但是因为这事求他亲戚保他女儿?收拾他亲家?

提都不要提,提了反而会被笑话。

他也只能忍气吞声,眼睁睁看着小女儿被押走,齐兴邦扬长而去。

气得郑柯差点背过气去。

郑素华赶紧给他顺气,劝道:“爸,您也别生气,要我说这是好事,小妹下乡一年,离婚的事就能拖一年,没准还有什么缓和,不然过几天她离婚了,您会更丢人。”

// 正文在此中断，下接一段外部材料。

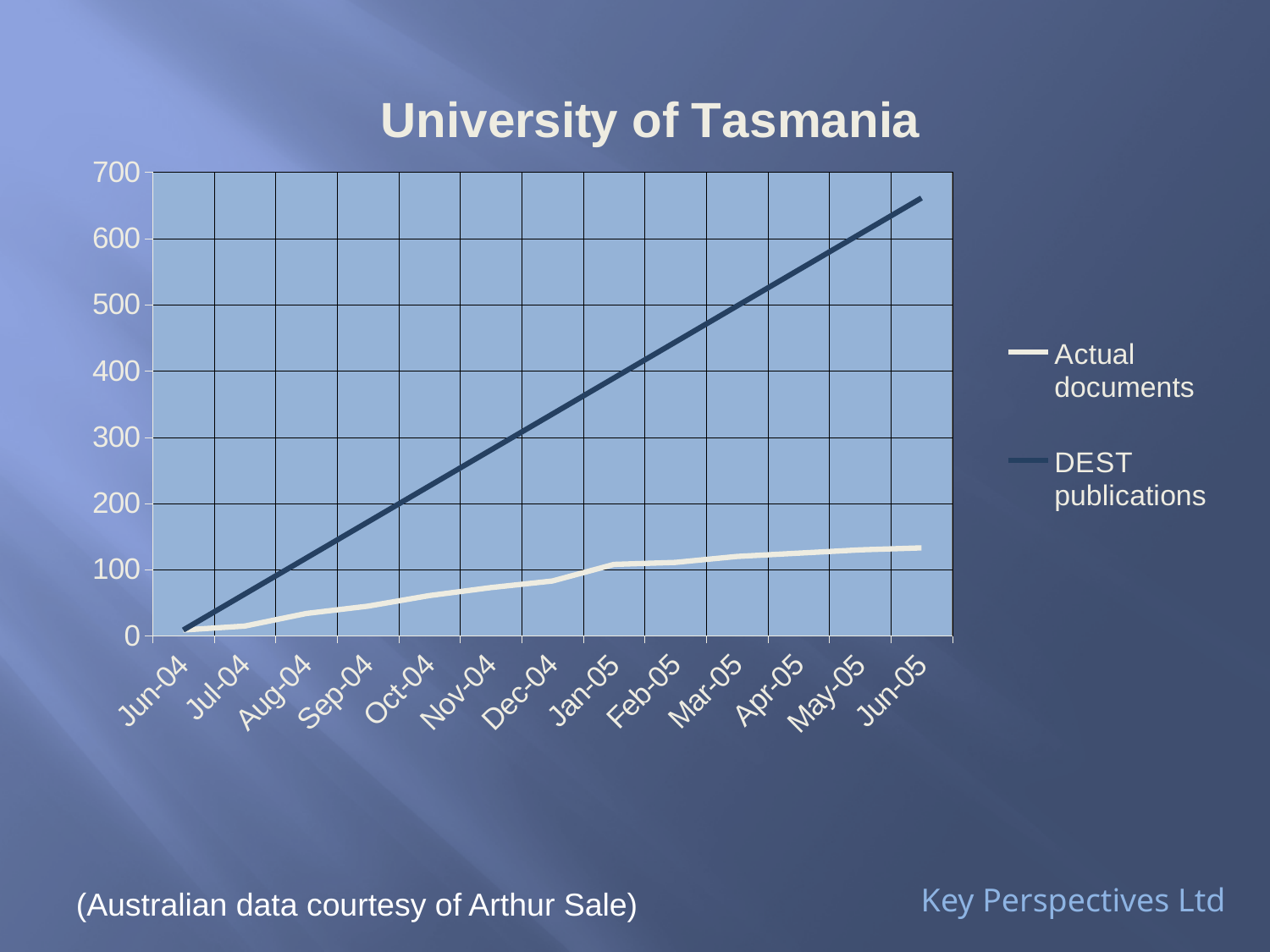
How many series does the legend list? 2 Do the DEST publications values rise or fall from Jun-04 to Jun-05? rise What is the first month shown on the x axis? Jun-04 What is the title of the chart? University of Tasmania What kind of chart is shown on the slide? line chart Which series is higher at Jun-05, Actual documents or DEST publications? DEST publications Is the value for Actual documents at Jun-05 greater or less than 100? greater Is the value for DEST publications at Jun-05 greater or less than 600? greater Is the value for Actual documents at Dec-04 greater or less than 100? less How many months are plotted along the x axis? 13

自从知道了郑曼茹和齐安国当年的事,她就看郑曼茹不顺眼了,总觉得当年二妹消失,都是他们的错!

郑柯敲打着拐杖:“可是齐家,欺人太甚!”

“那也是小妹自己选的,当年不让她嫁不让她嫁,她死活要嫁,这些年,齐家对她也不错,是她自己太作,您知道她这次为什么被撵回来吗?”郑素华道。

“为什么?”郑柯问道。

郑曼茹是自己回家的,不是他去接的,齐家人那么说就是为了好听,安抚程惠。

他们要是真让郑柯去接,郑柯才不去!

郑曼茹回家之后当然也不会说自己的错,就说自己想他了,回来小住。

郑素华却不信,让儿子打听。

张亮打听完,差点没吓死。

他这边伏低做小,恨不得做牛做马刷的那点好感,都不够他小姨败的!

“您还记得一个叫井刚的人吗?”郑素华道:“当年我们在老家的时候,他和小妹是同学,经常半夜站咱家院墙外,一站一宿不回家,像个神经病。”